Monitoring Parameters

FEV1, peak flow, and/or other pulmonary function tests; blood pressure, heart rate; CNS stimulation; glaucoma and cataracts. Monitor for increased use of short-acting beta2-agonist inhalers; may be marker of a deteriorating asthma condition. The growth of pediatric patients receiving inhaled corticosteroids should be monitored routinely (eg, via stadiometry).

Pregnancy Risk Factor

C

Pregnancy Considerations

Adverse events were observed in animal reproduction studies using this combination. Refer to individual agents.

Patient Education

• Discuss specific use of drug and side effects with patient as it relates to treatment. (HCAHPS: During this hospital stay, were you given any medicine that you had not taken before? Before giving you any new medicine, how often did hospital staff tell you what the medicine was for? How often did hospital staff describe possible side effects in a way you could understand?)

• Patient may experience pharyngitis. Have patient report immediately to prescriber signs of low blood sugar (dizziness, headache, fatigue, feeling weak, shaking, a fast heartbeat, confusion, hunger, or sweating), nausea, vomiting, illogical thinking, signs of infection, signs of high blood sugar (confusion, feeling sleepy, more thirst, hunger, passing urine more often, flushing, fast breathing, or breath that smells like fruit), signs of low potassium (muscle pain or weakness, muscle cramps, or an abnormal heartbeat), angina, tachycardia, anxiety, behavioral changes, vision changes, burning or numbness feeling, choking, change in voice, seizures, bone pain, severe dizziness, severe headache, insomnia, loss of strength and energy, vaginitis, weight gain, mouth sores, redness or white patches in mouth or throat, or difficulty breathing, wheezing, or coughing after use (HCAHPS).

• Educate patient about signs of a significant reaction (eg, wheezing; chest tightness; fever; itching; bad cough; blue skin color; seizures; or swelling of face, lips, tongue, or throat).

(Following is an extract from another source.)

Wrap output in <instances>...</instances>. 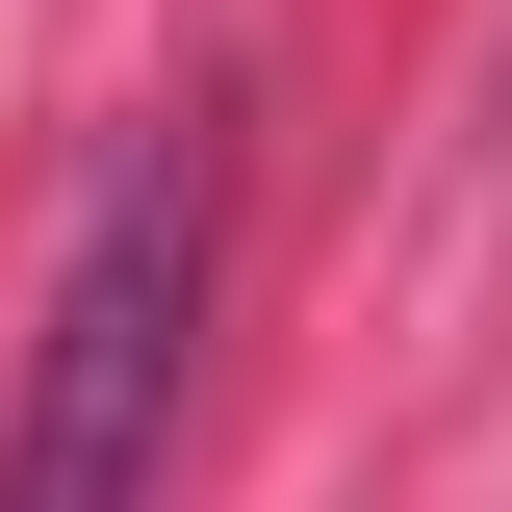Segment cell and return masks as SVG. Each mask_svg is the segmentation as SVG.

Note: This is not a comprehensive list of all side effects. Patient should consult prescriber for additional questions.

Intended Use and Disclaimer: Should not be printed and given to patients. This information is intended to serve as a concise initial reference for healthcare professionals to use when discussing medications with a patient. You must ultimately rely on your own discretion, experience and judgment in diagnosing, treating and advising patients.